If you want to know more details you have to ask on the development list – they are very open for feedback there, btw. 🙂
But… Say an app saves an MP3 file with the artist info, and it also stores the metadata in Soprano. Then, when strigi indexes the MP3 and finds the metadata, will it also store it in Soprano?! If the file metadata is constrained (e.g. it limits character set or string lengths) then the metadata might not match. You want the info in both the file and in the queryable storage, it’s tricky to keep in sync. Adrian, when the file is deleted I don’t necessarily want to lose the metadata. If the store remembers info about stuff even after you get rid of it it can serve as a journal or activity history.
kevincolyer, it’s all just “information about”, does prepending “Semantic” adds anything to usability?
Looking at the excellent Semantic info mockup for “Markus Mustermann”, for each object it mentions there are three “go to” actions: 1. View semantic info about that object (like a semantic browser), 2. Open the object, 3. View the object in context (open the file folder or mail folder or music collection that contains it). Hmmm.
well.. thx for the nice and very interesting article… i really wonder how they are going to solve the above mentioned problem with moving files.. and escepecially when you copy the file onto another pc (also with kde4)… what’s going to happen to the meta data… for example when you send someone some photos with comments.. are they going to be lost? and what about windows.. the comments are also lost or am I wrong? (will this be also platform independable like many parts of kde4?)
skierpage: First: since I’m not a developer you should not lay to much weight into my answers. If you are unsure you might also want to access the Nepomuk e-mail list.
However, about the MP3 file example: these meta data are, in the first place, stored in the file itself. MP3 files have a specific place for storing such data.
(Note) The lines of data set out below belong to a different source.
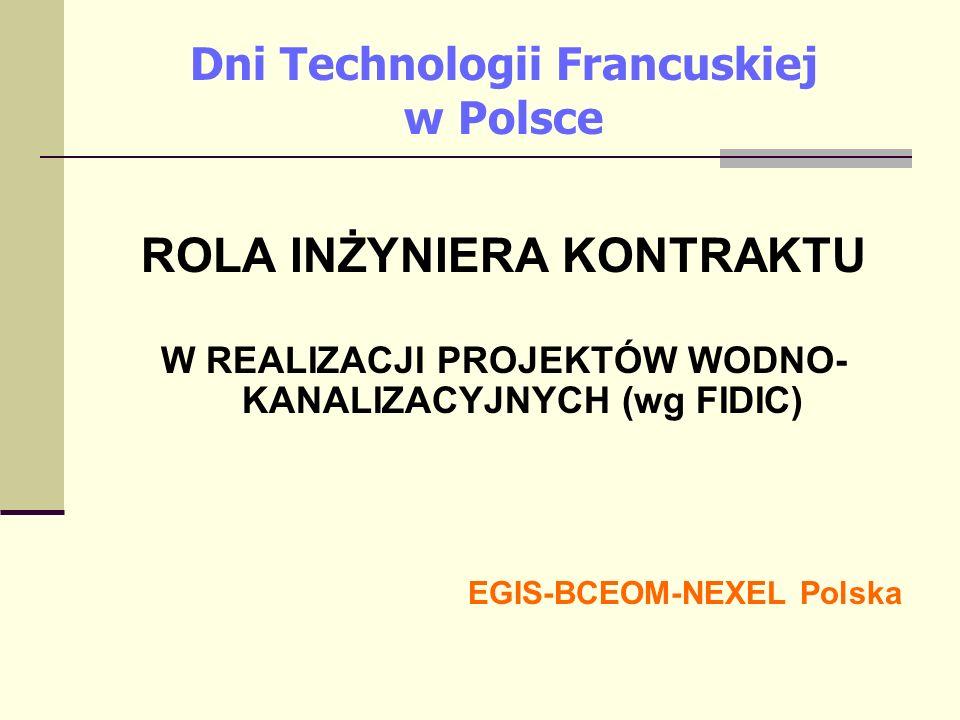 Dni Technologii Francuskiej w Polsce ROLA INŻYNIERA KONTRAKTU W REALIZACJI PROJEKTÓW WODNO- KANALIZACYJNYCH (wg FIDIC) EGIS-BCEOM-NEXEL Polska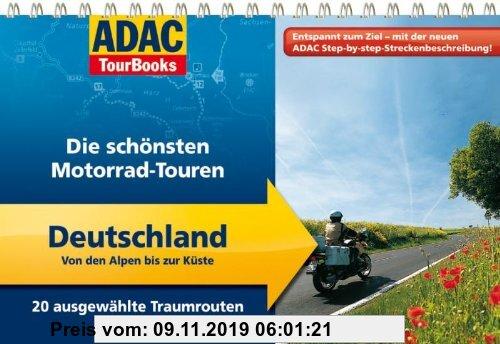 Gebr. - ADAC TourBooks Deutschland: Von den Alpen bis zur Küste: Die schönsten Motorrad-Touren: Die schönsten Motorrad-Touren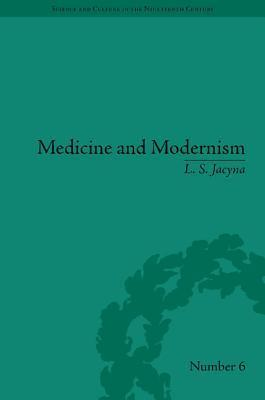 Medicine and Modernism: A Biography of Henry Head Stephen Jacyna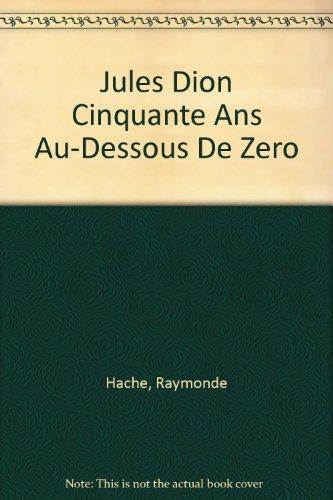 Jules Dion Cinquante Ans Au-Dessous De Zero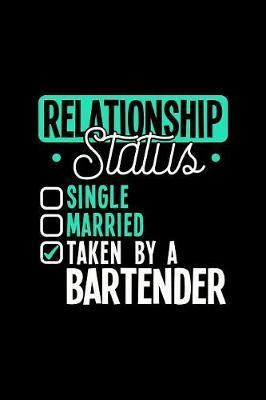 Relationship Status Taken by a Bartender by Dennex Publishing
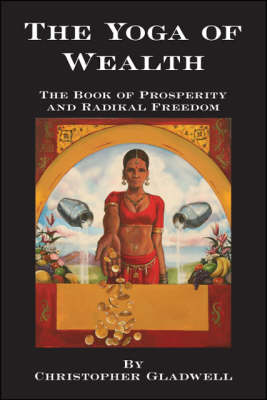 The Yoga of Wealth: The Book of Prosperity and Radikal Freedom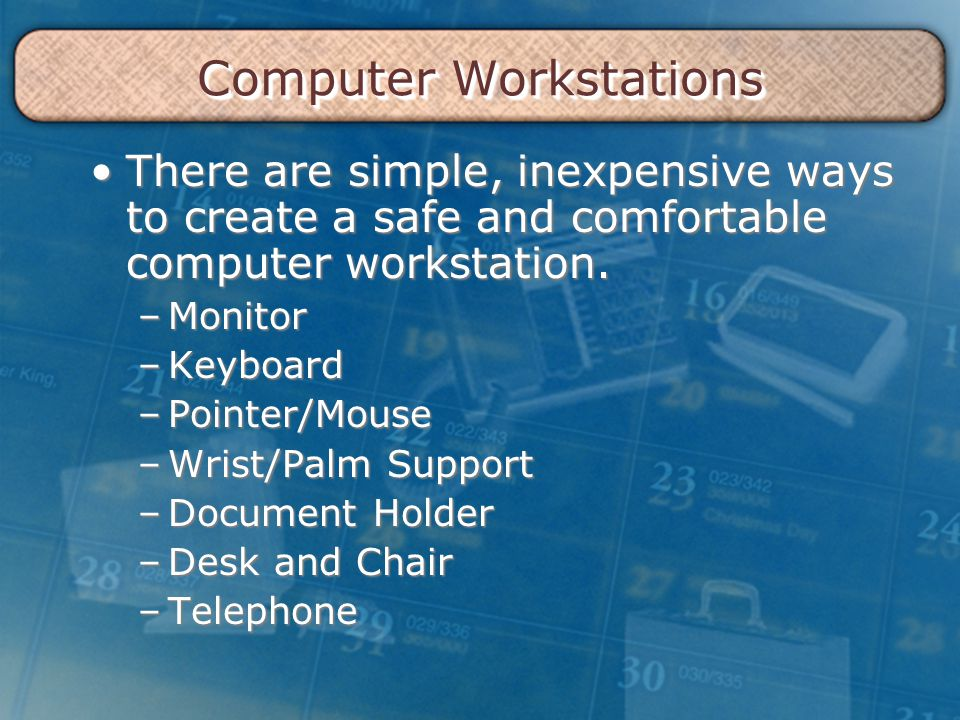 Computer Workstations There are simple, inexpensive ways to create a safe and comfortable computer workstation.There are simple, inexpensive ways to c
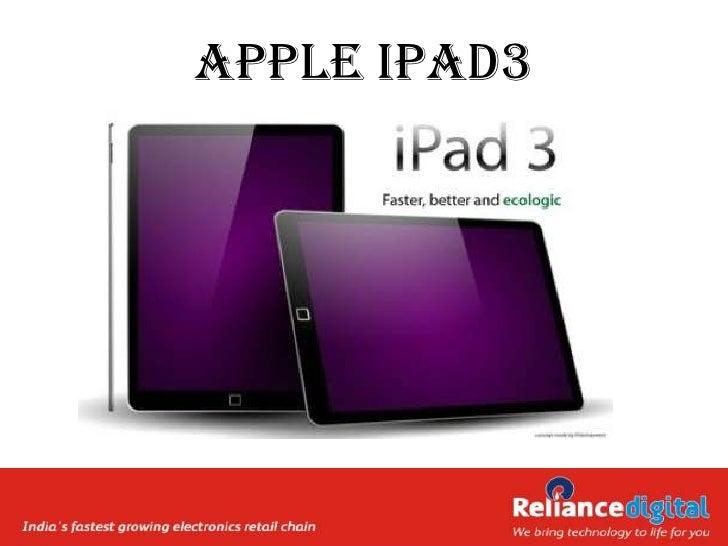 Reliance digital Reviews Upcoming apple ipad3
However, just as with Amarok, every music application needs (!) a database for all these metadata – they simply copy all these data to a database to know which files they have. So in this case all meta data are in both, the storage backend and in the file.
About strigi: I think strigi will become intelligent in the way that realizes which files are already in the database and which not. But I’m not sure how far the development is yet regarding this topic.
LordBernhard, about copying files to other PCs: the Nepomuk project (the KDE integration is actually just a smaller part of it) addresses some questions and the long term aim is to provide a P2P solution for exchanging data together with their meta data.
If you just copy the files themselves, say, to a USB stick, the metadata is most likely lost (except maybe for files which already support meta data natively, like images or music files). At least that’s the current state.
About the knepomuk name: I guess you’re not using it any longer, but if you do I would like to suggest Kumopen.
Other article, other translation: I noticed a lot of people agree with the first one! If something goes wrong with this or the other, please, let me know!
furester: Wow, nice, thanks!
I will post links to them.
“Recently Sebastian Trüg held a presentation about Nepokumk-KDE”
>If the store remembers info about stuff even after you get rid of it it can serve as a journal or activity history.
sounds like self-incrimination to me!!